*DIRECTIONS FOR THIS TASK*
Give back exactly the lines running from the line with "POLA1_cat alone produces" to the end of the entries, and only those lines.

[Extracted data entries]
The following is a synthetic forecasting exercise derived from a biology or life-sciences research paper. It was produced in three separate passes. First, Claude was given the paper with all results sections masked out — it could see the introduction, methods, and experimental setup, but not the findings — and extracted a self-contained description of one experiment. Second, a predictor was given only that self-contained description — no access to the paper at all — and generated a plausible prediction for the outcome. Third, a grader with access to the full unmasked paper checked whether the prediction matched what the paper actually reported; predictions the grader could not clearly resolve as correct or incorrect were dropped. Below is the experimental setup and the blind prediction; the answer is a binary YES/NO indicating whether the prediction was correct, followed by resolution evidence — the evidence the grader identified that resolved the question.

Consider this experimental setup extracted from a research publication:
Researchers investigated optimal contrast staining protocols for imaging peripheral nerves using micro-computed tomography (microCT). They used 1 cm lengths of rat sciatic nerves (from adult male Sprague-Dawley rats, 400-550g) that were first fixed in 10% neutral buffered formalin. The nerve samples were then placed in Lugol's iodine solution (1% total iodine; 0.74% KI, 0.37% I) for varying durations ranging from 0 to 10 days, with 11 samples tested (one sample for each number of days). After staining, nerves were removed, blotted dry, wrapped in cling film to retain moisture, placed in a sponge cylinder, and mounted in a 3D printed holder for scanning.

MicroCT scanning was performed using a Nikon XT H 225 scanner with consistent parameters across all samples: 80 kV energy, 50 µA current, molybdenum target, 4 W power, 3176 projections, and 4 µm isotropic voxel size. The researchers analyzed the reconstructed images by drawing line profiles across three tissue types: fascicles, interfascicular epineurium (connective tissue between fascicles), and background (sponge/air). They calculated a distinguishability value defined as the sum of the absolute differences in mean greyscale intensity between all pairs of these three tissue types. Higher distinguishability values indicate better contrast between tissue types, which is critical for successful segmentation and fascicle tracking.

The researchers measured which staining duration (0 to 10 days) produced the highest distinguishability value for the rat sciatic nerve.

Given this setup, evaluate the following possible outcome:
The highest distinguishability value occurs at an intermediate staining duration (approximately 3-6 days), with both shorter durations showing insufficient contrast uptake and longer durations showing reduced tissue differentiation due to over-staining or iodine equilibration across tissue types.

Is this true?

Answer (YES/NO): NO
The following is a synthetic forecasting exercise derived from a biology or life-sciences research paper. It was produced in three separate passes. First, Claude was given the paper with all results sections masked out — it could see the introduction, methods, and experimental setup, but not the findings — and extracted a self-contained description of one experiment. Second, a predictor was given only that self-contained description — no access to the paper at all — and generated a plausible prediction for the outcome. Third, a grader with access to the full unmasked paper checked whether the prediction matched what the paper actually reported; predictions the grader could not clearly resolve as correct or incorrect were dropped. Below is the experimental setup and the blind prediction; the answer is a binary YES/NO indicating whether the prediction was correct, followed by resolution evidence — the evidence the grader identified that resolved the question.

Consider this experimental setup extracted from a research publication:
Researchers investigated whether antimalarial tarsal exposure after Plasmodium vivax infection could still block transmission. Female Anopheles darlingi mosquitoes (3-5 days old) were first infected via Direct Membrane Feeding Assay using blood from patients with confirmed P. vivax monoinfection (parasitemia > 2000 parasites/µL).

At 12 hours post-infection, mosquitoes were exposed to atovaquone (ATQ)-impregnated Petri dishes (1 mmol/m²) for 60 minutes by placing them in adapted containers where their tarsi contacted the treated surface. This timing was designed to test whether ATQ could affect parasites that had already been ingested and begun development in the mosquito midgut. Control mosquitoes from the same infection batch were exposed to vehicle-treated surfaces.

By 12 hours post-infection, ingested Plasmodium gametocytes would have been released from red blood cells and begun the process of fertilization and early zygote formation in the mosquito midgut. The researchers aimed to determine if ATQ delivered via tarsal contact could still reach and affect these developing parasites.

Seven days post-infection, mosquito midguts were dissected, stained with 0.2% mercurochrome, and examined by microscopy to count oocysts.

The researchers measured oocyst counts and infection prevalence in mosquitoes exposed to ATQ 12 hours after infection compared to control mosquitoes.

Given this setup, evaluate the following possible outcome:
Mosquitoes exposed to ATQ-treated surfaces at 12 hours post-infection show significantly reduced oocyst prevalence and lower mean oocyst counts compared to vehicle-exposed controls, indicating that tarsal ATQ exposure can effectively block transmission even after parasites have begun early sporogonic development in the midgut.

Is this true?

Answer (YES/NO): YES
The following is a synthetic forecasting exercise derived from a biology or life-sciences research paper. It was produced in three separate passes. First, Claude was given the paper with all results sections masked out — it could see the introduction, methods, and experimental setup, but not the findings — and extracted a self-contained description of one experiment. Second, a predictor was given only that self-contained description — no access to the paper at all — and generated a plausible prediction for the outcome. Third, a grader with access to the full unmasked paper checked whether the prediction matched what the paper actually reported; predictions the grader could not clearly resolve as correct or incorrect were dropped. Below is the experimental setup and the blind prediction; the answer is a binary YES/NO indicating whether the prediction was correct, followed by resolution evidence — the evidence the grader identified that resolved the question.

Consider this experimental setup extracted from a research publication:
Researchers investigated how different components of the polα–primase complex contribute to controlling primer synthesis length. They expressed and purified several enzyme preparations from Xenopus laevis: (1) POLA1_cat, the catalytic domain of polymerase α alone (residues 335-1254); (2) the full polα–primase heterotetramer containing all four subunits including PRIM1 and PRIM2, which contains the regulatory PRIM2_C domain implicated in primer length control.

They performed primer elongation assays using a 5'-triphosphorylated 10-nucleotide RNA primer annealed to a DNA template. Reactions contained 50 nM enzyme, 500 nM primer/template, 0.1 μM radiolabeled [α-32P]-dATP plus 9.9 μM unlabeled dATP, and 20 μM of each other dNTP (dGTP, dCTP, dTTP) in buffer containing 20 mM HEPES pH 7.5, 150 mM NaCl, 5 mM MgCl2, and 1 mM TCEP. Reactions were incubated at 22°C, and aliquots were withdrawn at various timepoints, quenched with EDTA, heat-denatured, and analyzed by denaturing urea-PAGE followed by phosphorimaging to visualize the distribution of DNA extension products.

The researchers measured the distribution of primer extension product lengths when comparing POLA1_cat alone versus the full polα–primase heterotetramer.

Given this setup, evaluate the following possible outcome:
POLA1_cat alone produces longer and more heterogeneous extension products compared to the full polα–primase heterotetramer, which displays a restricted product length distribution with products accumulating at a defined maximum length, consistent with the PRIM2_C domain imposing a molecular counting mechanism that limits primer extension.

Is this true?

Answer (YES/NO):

*ANSWER SPACE*
POLA1_cat alone produces longer and more heterogeneous extension products compared to the full polα–primase heterotetramer, which displays a restricted product length distribution with products accumulating at a defined maximum length, consistent with the PRIM2_C domain imposing a molecular counting mechanism that limits primer extension.

Is this true?

Answer (YES/NO):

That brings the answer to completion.